さらに、きゅうりは極たまに苦いことがあります。
苦いきゅうりにはククルビタシンが含まれている可能性があります。
腹痛や下痢などの症状を引き起こすことがあるので苦いきゅうりは絶対に食べないようにしてください。
上手なきゅうりの保存方法
きゅうりは95%が水分で乾燥に弱く、すぐにしなびたり中が白くなったりします。
きゅうりの保存は、気温によって使い分けができます。
涼しい季節は常温で2~3日、気温が高い時期は冷蔵庫で7~10日。長期間保存したければ、冷凍保存で1か月が目安です。
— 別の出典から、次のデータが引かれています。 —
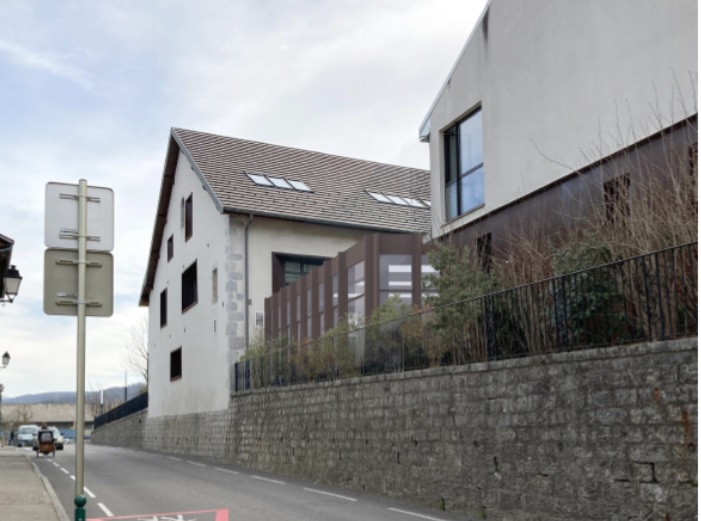 ecole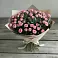 Букет Удовольствие в Кирсе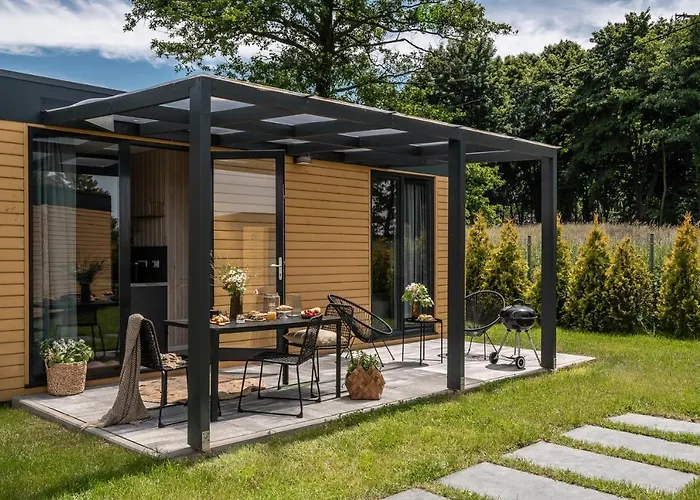 Zatorhouse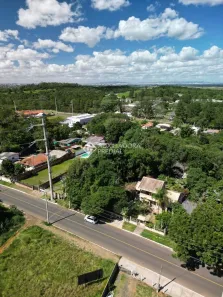 Lote/Terreno à venda, 1500m² no Granja Dos Sinos, Nova Santa Rita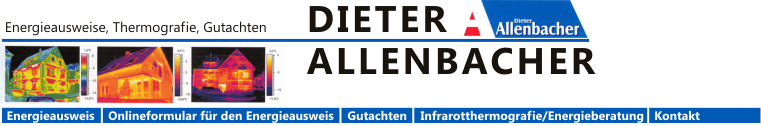 TL Kopie07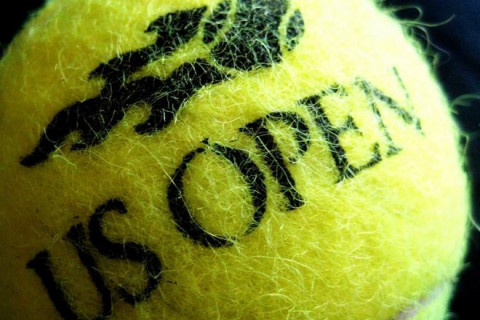US Open 2016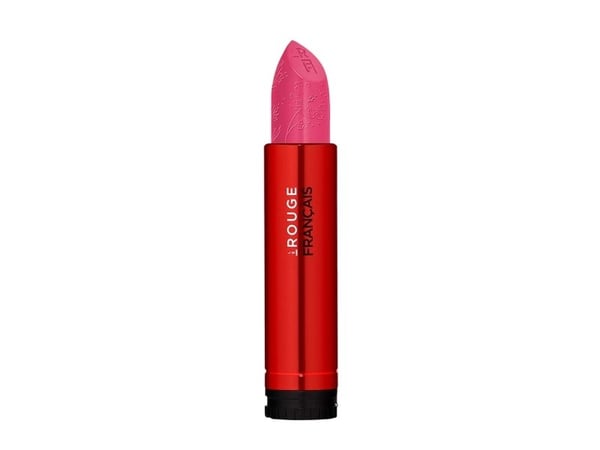 Le Rouge Francais, Le Rouge Francais, voidemainen huulipuna, 041, täydennyslataus, 4 g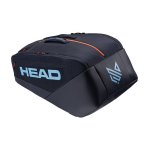 Head Sinner Pro X 12 Racket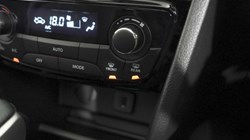 2025 (75) SUZUKI VITARA 1.4 Boosterjet MHEV 109 Ultra 5dr Auto 5806285
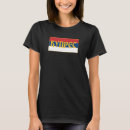 Search for novo tshirts Zastava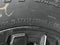 2026 Ford Bronco Raptor 374A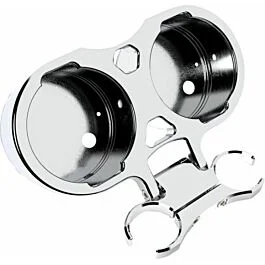 ksmotorcycles-3202610190607271197024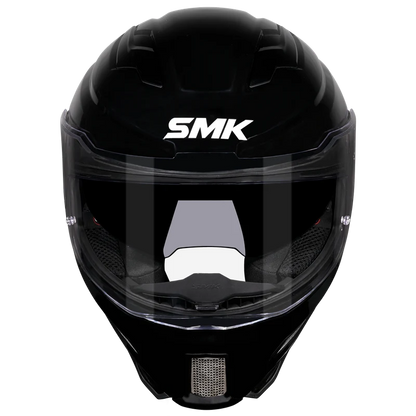 (M) SMK AGNAR GL200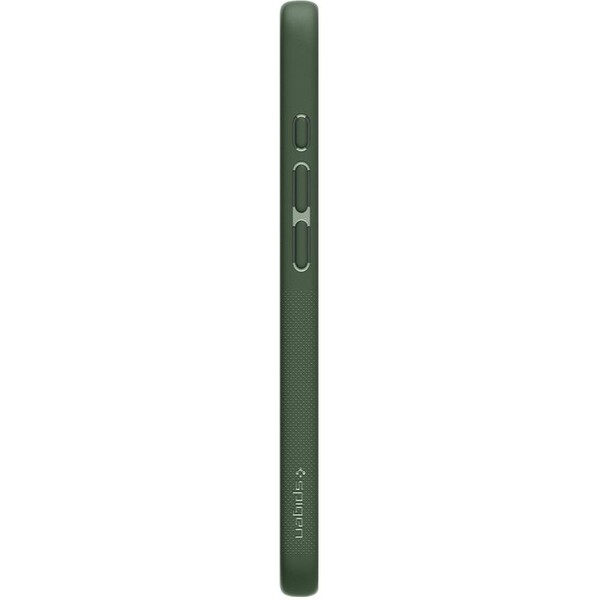 Spigen-Nano-Pop-MagSafe-kryt-iPhone-17e-16e-zeleny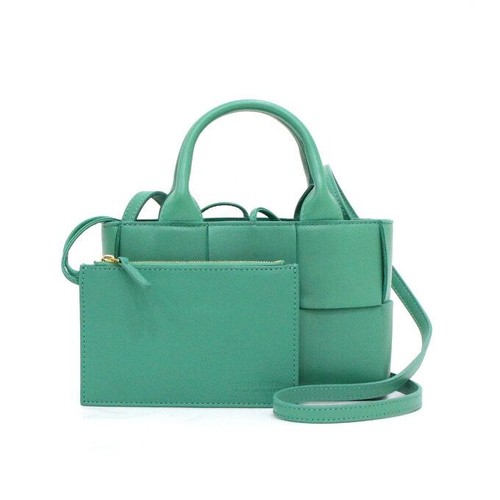Bottega veneta sac main en - à,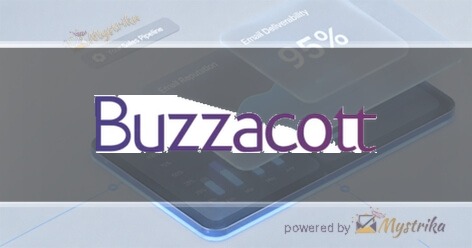 Buzzacott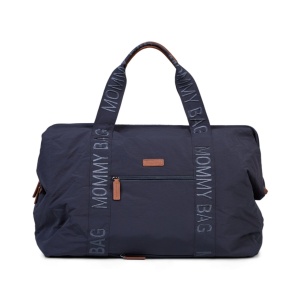 Mommy Bag ® - Signature - Urban Dark Grey - Img 3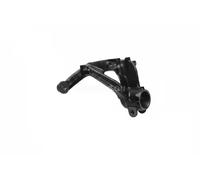 Pivot de roue Essieu avant gauche 47SKV091 ESEN SKV pour SEAT VW AUDI SKODA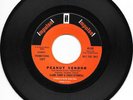 Mod Latin Jazz R&B 45 CLARK TERRY & CHICO O'FARRILL Spanish Rice/Peanut Vendor
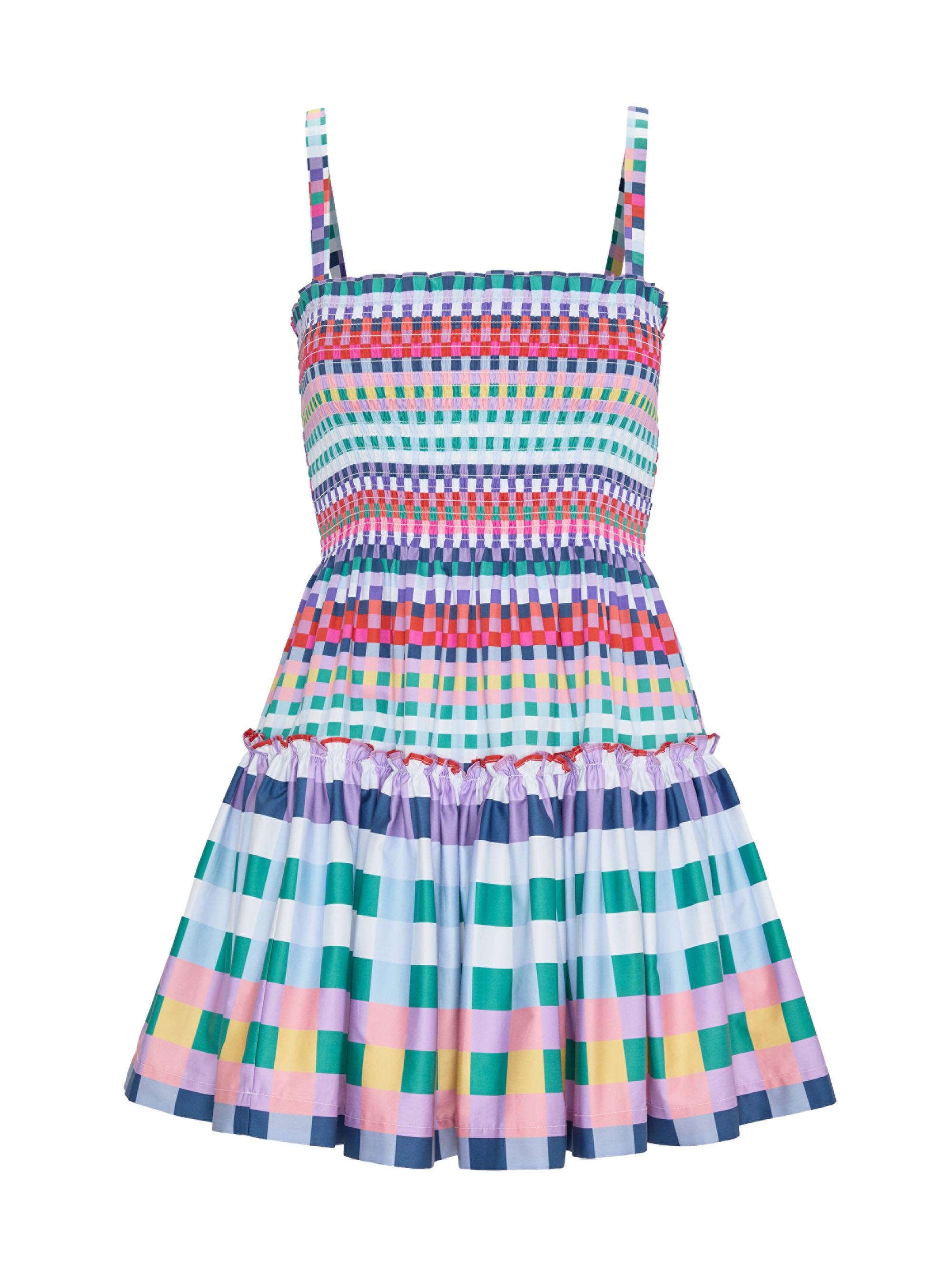 0400024372254?wid=600&hei=800&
きゅうりの量と使用頻度で、保存方法を使い分けしてみてください。
常温保存の場合(目安2~3日)

- 汚れや水分をキッチンペーパーできれいに拭き取ります
- 新聞紙かキッチンペーパーで全体を隙間なく包み、乾燥を防ぎます
- 室内の涼しいところで、ヘタの部分を上にしてグラスなどに立てて保存します
きゅうりの表面についた汚れや水分はカビの原因になるので、キッチンペーパーできれいに拭き取りましょう。
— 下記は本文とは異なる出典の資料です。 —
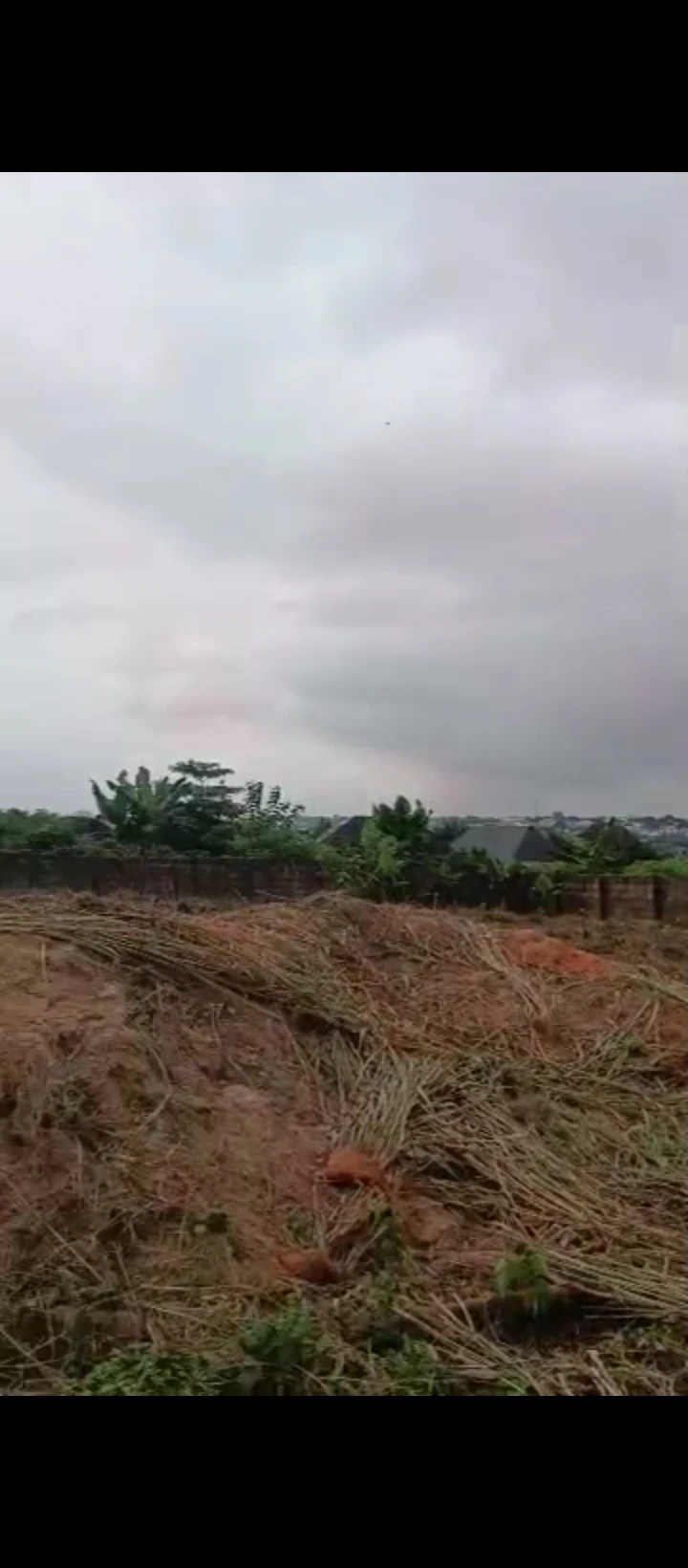 Land for Sale in Off airport road, Edo - Image 2
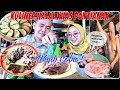 REKOMENDASI MAKANAN HALAL DI KOTA PONTIANAK | MAKANAN KHAS KOTA PONTIANAK | WISATA KULINER I PCX 160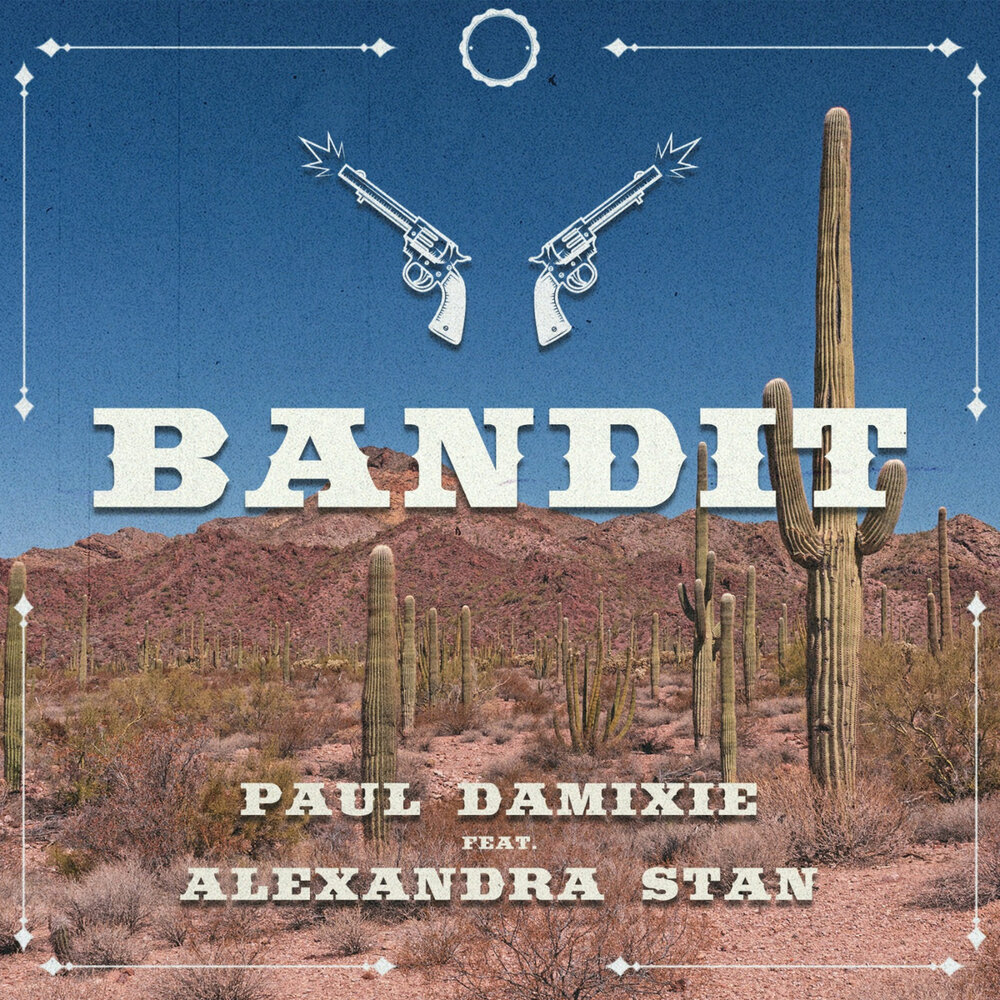 Paul damixie. Paul Stanley the Bandit. Makeba (Paul Damixie Remix) Jain. Paul Damixie faet. Aixe - Burning Bridge.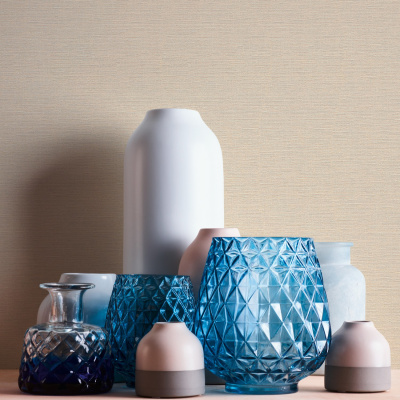 Обои 30689-6 AS Creation Mia+Paul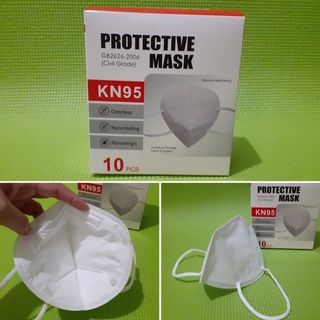 (Category: ) located in . Submitted by rcshop_ph (Listing ID 1019668184, Image 1). Description: .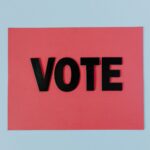 Brazil's 2026 Presidential Election: A Pivotal Moment for the Nation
グラスなどに立てて保存するのは、育った環境と同じにするためです。
冷蔵保存の場合(目安7~10日)

- きゅうりの表面の汚れや水分をきれいに拭き取ります
- 新聞紙かキッチンペーパーで全体を隙間なく包み、乾燥を防ぎます
- ポリ袋に入れ袋の口を軽く結びます。結露してペーパーがぬれていたら時々交換します
5℃以下になると低温障害を起こし、中が茶色く変色します。
冷え過ぎないように野菜室に立てて保存してください。
冷凍保存の場合(目安1か月)

- 使うときすぐに調理できるように、水洗いしてスライスします
- 塩もみしてしばらく置き、水分をしぼります
- 小分けしてラップに包み、冷凍用保存袋に入れて冷凍します
水分を絞ってから保存することで食感が良くなり、青臭さも取れますよ。
正しい保存法で最後までおいしく!
きゅうりを上手に保存するには、表面の水気をしっかり拭き取り、新聞紙やキッチンペーパーで包んで乾燥を防ぐことがポイント。冷蔵する場合は、野菜室に立てて保存しましょう。
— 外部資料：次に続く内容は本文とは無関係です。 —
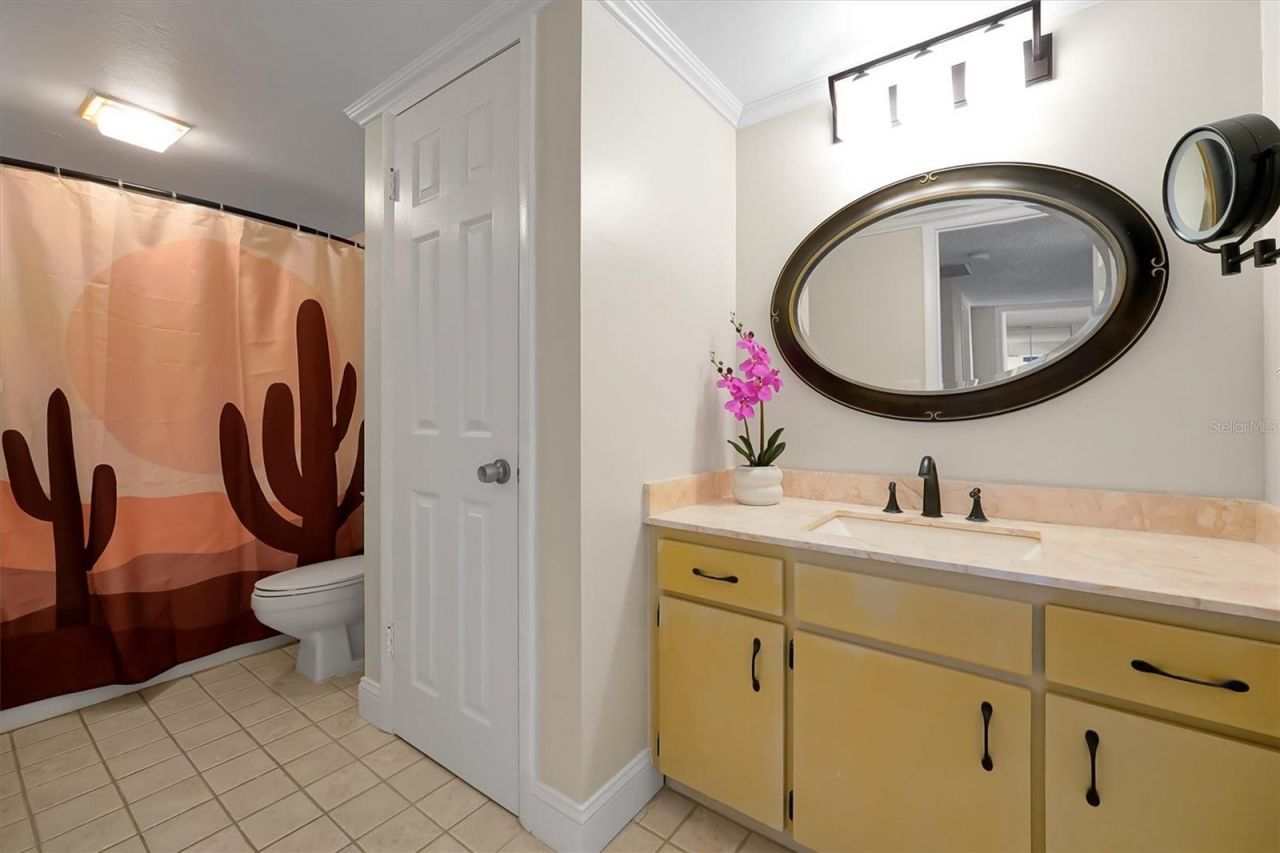 141 Cedar Dunes Drive, New Smyrna Beach, FL 32169 Photo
また、表面にぬめりがある、変な臭いがする、カビや白い斑点が見られるといった場合は要注意。傷んでいるかどうか判断に迷ったときは、無理に食べないようにしてください。
きゅうりの量や食べるタイミングに合わせて保存方法を使い分け、最後までおいしく楽しみましょう!
※一部AI画像を使用しております。
※本記事は、実際の体験談をもとに作成しています。取材対象者の個人が特定されないよう固有名詞などに変更を加えながら構成しています。